Conclusions: While this scoping review revealed that studies evaluating cost and psychosocial factors related to BEEC exist, there were no articles addressing the concept of FT specifically for patients and caregivers in the BEEC community. This represents a clear gap in the literature that warrants future research to help improve support and outcomes for this patient population.

MP55-13: Contemporary Management and Outcomes of Pediatric Patients with Low-Grade vs. High-Grade Renal Trauma

Authors: Logan Galansky, Andrew T. Gabrielson, Corey Able, and Chad Crigger

Introduction: Over the last decade, management of renal trauma has shifted to favor observation for highgrade renal trauma (HGRT) in hemodynamically stable children. We hypothesized that there has been a decrease in surgical intervention for pediatric HGRT compared to historical rates, but that HGRT continues to be managed with more aggressive intervention than low-grade renal trauma (LGRT).

Methods: A retrospective cohort study was conducted using the TriNetX database between 2012-2023. Patients<20 years old presenting with renal trauma were queried. We used AAST grading to categorize injuries as either LGRT (I-III) or HGRT (IV-V). We analyzed evaluation and management strategies after index trauma event, including initial and subsequent surveillance imaging modality, interventions within one week of trauma, and long-term sequela outcomes from 1 month to 5 years.

Results: A total of 1,997 renal trauma patients were identified (526 HGRT, 1,471 LGRT). Abdominal/retroperitoneal ultrasound and multi-phase CT were used at similar rates during the index trauma between groups, but those with HGRT were more likely to have additional imaging with abdominal/pelvic plain films. The most common management strategy in both groups was observation (95% vs. 84%, p<0.01), but those with HGRT were more likely to require transfusion (37% vs. 26%, p<0.01), embolization (6% vs. 3%, p<0.01), exploratory laparotomy (6% vs. 3%, p<0.01), and/or nephrectomy (4% vs. 0%, p<0.01). For surveillance, most patients were followed with renal ultrasound. There was no difference in rates of subsequent hypertension (11% vs. 10%, p=0.5), CKD (4% vs. 3%, p=0.2), need for renal replacement therapy (1% vs. 0.5%, p=0.4), depression (4% vs. 3%, p=0.9), or anxiety (9% vs. 8%, p=0.7).

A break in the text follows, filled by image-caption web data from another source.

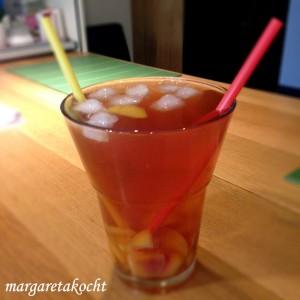 Apfel-Pfirsich-Eistee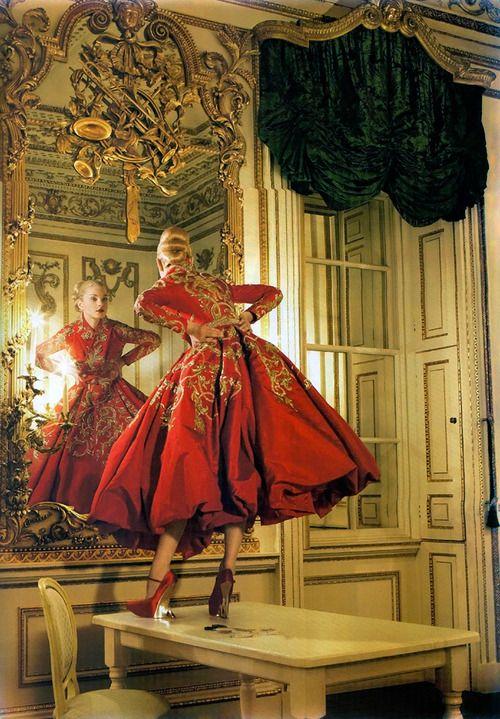 mademoisellearielle:  Jessica Stam in Christian Dior Haute...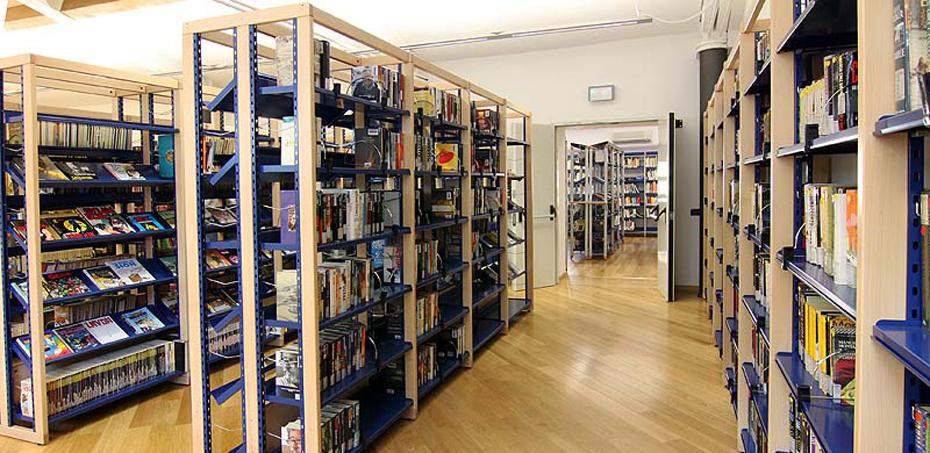 Arredi e scaffalature per biblioteca e sala lettura for Scaffali arredo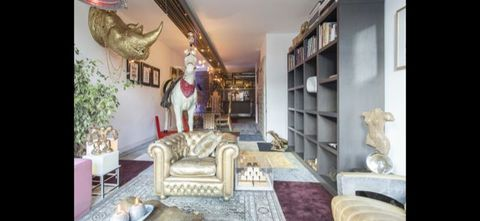 Living room, Room, Property, Interior design, Furniture, Building, Home, Real estate, House, Ceiling,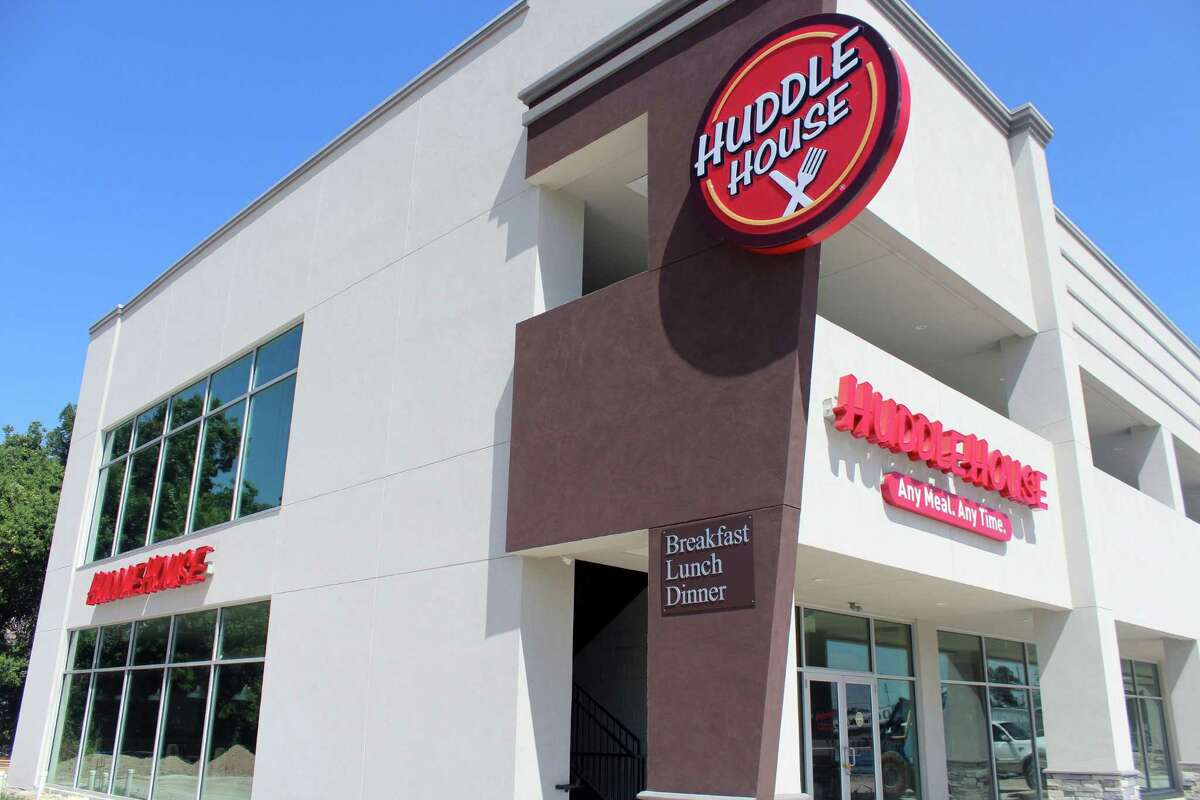 Coming soon to Cleveland is Huddle House which will be located at 2409 E Houston Street.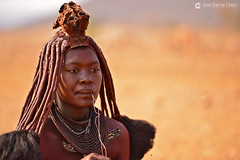 15-09-12 Ruta Okavango Namibia (426) R01 (Nikobo3) Tags: áfrica namibia kunene epupa okongwati etnias tribus color culturas folklore himbas rural travel viajes retratos portraits people gentes social nikon nikond800 d800 nikon7020028vrii nikobo joségarcíacobo flickrtravelaward ngc natgeofacesoftheworld wonderfulworld nikonflickraward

Conclusions: Historically, pediatric HGRT management included surgical intervention in as high as 36% of patients. In this contemporary cohort, we observed much lower utilization of surgical interventions for HGRT, with observation as the most common current management strategy. Although LGRT was managed almost exclusively with observation, we observed similar rates of subsequent hypertension, CKD, and psychological sequela among patients with LGRT and HGRT, suggesting that even LGRT warrants continued follow-up and psychological support.